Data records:
[Start of Attachment]
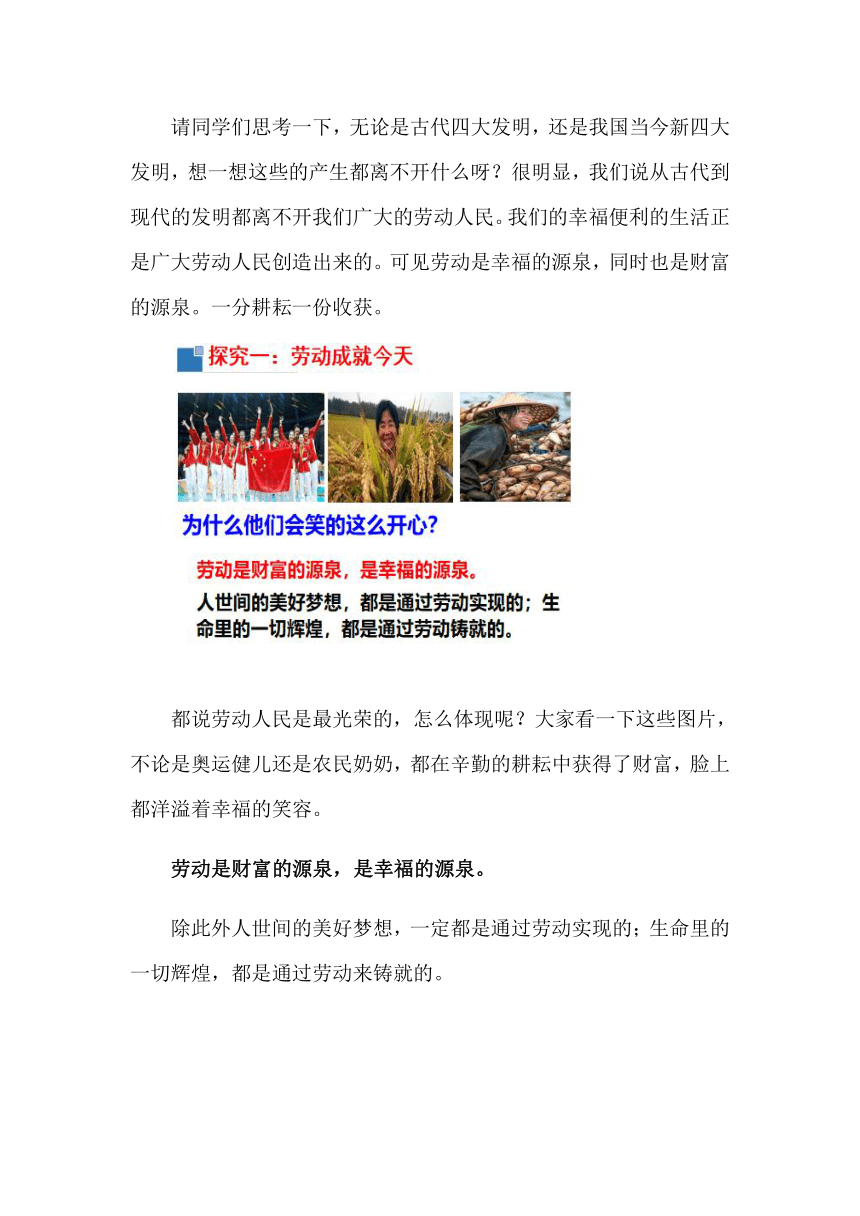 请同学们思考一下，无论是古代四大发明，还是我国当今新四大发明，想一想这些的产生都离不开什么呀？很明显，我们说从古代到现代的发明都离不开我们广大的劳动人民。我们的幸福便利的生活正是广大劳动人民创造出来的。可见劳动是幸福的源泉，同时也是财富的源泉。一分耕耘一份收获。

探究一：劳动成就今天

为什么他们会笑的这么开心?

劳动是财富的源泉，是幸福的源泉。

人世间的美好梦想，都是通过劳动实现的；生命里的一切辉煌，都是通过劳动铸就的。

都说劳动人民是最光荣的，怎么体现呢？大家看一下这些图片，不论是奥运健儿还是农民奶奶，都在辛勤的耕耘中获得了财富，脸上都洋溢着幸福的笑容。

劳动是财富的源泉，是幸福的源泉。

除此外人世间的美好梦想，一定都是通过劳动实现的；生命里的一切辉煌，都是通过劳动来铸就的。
[End of Attachment]
### The problem
This exercise requires the lines of the entries containing the string "生命里的一切辉煌".

### Finished exercise
人世间的美好梦想，都是通过劳动实现的；生命里的一切辉煌，都是通过劳动铸就的。
除此外人世间的美好梦想，一定都是通过劳动实现的；生命里的一切辉煌，都是通过劳动来铸就的。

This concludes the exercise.